REQUEST A:
In the boosting-to-uniformity notebook, which error message appears after the first cell runs?
REQUEST B:
Continue the boosting-to-uniformity notebook code, starting after its last shown line.

TEXT EXCERPT:
### Boosting to Uniformity

In [1]:
from __future__ import print_function
import matplotlib.pyplot as plt
import numpy as np
import pandas as pd
import math
#import uproot
#import ROOT
from sklearn.preprocessing import MinMaxScaler
#from statsmodels.stats.proportion import proportion_confint
from sklearn.model_selection import train_test_split
from sklearn.tree import DecisionTreeClassifier
from sklearn.ensemble import GradientBoostingClassifier
# this wrapper makes it possible to train on subset of features
from rep.estimators import SklearnClassifier
from matplotlib import pyplot as plt
from hep_ml.commonutils import train_test_split
from hep_ml import uboost, gradientboosting as ugb, losses
from toy import *

ImportError: No module named rep.estimators

In [None]:
# Creating data 

var_names = ["M", "labels"]

nb1, ns = int(1E5), int(1E5) #int(1E4)

COLLECTED DATA:
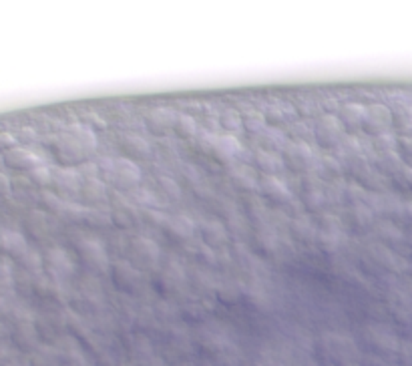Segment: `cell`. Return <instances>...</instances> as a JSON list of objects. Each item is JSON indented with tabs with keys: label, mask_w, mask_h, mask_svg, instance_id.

EXERCISE ANSWER A:
ImportError: No module named rep.estimators

EXERCISE ANSWER B:
ns_gausfrac = 0.5 # fraction of signal that's in the Gaussian

bkgnd1_m_raw = random_linear(m=1, n=nb1)
bkgnd1_m_raw = bkgnd1_m_raw*2-np.ones(bkgnd1_m_raw.shape[0])

sign1_m_raw  = np.random.normal(loc=0.5, scale=0.01, size = int(ns*ns_gausfrac)).reshape(-1, 1)
sign2_m_raw  = np.random.uniform(low=-1., high=1., size = int(ns*(1-ns_gausfrac))).reshape(-1, 1)


bkgnd1_raw = np.column_stack([bkgnd1_m_raw, np.ones(bkgnd1_m_raw.shape[0])])
bkgnd1_raw = pd.DataFrame(data=bkgnd1_raw,columns=var_names)

sign1_raw = np.column_stack([sign1_m_raw, np.zeros(sign1_m_raw.shape[0])])
sign1_raw = pd.DataFrame(data=sign1_raw,columns=var_names)

sign2_raw = np.column_stack([sign2_m_raw, np.zeros(sign2_m_raw.shape[0])])
sign2_raw = pd.DataFrame(data=sign2_raw,columns=var_names)


data = pd.concat([bkgnd1_raw, sign1_raw, sign2_raw])
data = data.sample(frac=1) #shuffling
    






In [None]:
# Formatting the Dataset
labels = data['labels']
data = data.drop('labels', axis=1)
trainX, testX, trainY, testY = train_test_split(data, np.array(labels.tolist()), random_state=42)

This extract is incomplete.